Given instruction >> Tally the lines of the listing below that contain the string "brick", treating uppercase and lowercase as different. Reply with the number alone.

Dataset >>
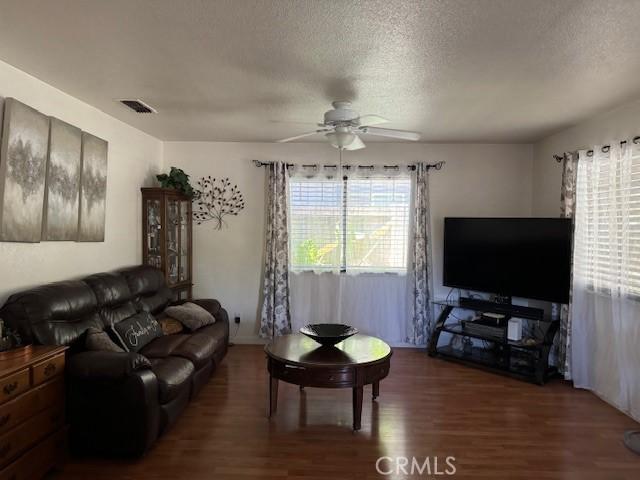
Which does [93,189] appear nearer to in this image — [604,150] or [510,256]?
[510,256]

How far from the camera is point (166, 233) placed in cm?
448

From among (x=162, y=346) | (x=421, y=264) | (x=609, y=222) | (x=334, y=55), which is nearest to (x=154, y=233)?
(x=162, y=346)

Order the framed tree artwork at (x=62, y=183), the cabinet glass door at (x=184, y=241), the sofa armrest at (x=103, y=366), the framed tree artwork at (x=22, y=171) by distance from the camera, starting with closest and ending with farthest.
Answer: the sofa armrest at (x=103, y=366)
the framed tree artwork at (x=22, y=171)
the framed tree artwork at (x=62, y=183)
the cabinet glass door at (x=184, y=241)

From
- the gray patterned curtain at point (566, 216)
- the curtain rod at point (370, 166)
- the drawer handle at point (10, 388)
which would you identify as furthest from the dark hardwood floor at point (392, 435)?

==

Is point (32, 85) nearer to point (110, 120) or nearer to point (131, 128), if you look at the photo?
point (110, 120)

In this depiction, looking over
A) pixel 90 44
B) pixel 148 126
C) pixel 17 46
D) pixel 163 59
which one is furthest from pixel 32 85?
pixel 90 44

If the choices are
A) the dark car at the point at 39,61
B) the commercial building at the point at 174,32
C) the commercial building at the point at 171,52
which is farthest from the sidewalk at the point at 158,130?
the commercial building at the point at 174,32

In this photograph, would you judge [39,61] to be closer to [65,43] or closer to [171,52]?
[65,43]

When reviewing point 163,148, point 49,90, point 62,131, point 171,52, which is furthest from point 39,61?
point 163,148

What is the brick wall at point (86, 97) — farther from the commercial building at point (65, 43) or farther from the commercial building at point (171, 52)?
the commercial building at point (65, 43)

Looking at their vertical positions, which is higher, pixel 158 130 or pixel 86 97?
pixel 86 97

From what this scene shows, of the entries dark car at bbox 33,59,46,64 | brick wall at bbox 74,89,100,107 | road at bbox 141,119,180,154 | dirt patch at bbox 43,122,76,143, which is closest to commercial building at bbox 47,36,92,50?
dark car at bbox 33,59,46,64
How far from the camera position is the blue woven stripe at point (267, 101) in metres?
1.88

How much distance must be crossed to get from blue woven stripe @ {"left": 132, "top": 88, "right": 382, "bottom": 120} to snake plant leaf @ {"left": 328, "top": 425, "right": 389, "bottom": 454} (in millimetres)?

* * *

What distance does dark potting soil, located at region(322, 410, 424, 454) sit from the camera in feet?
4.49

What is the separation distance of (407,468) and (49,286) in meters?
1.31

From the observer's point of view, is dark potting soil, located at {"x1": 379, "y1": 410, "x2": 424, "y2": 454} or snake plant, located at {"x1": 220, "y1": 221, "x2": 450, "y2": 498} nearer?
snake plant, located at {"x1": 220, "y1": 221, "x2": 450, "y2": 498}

Answer below >> 2